[Opening Task input section]

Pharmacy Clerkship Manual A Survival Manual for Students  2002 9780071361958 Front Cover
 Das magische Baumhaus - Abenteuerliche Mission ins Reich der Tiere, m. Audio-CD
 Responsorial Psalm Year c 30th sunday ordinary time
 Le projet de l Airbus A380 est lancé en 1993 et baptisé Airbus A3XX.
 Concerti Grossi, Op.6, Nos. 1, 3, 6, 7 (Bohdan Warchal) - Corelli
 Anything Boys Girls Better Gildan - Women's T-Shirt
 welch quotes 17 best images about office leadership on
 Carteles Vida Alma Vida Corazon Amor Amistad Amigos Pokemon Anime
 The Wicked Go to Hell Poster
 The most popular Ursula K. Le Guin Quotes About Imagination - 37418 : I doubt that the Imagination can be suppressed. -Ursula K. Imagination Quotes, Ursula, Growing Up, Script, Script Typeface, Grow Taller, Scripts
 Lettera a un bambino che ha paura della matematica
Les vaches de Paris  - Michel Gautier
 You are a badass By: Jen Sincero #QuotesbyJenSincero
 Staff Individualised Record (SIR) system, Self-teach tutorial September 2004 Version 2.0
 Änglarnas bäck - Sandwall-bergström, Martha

[Closing Task input section]

Exercise description -
Return only this span, exactly: the line that contains "You are a badass" and all lines after it to the end of the records.

Output of the task -
 You are a badass By: Jen Sincero #QuotesbyJenSincero
 Staff Individualised Record (SIR) system, Self-teach tutorial September 2004 Version 2.0
 Änglarnas bäck - Sandwall-bergström, Martha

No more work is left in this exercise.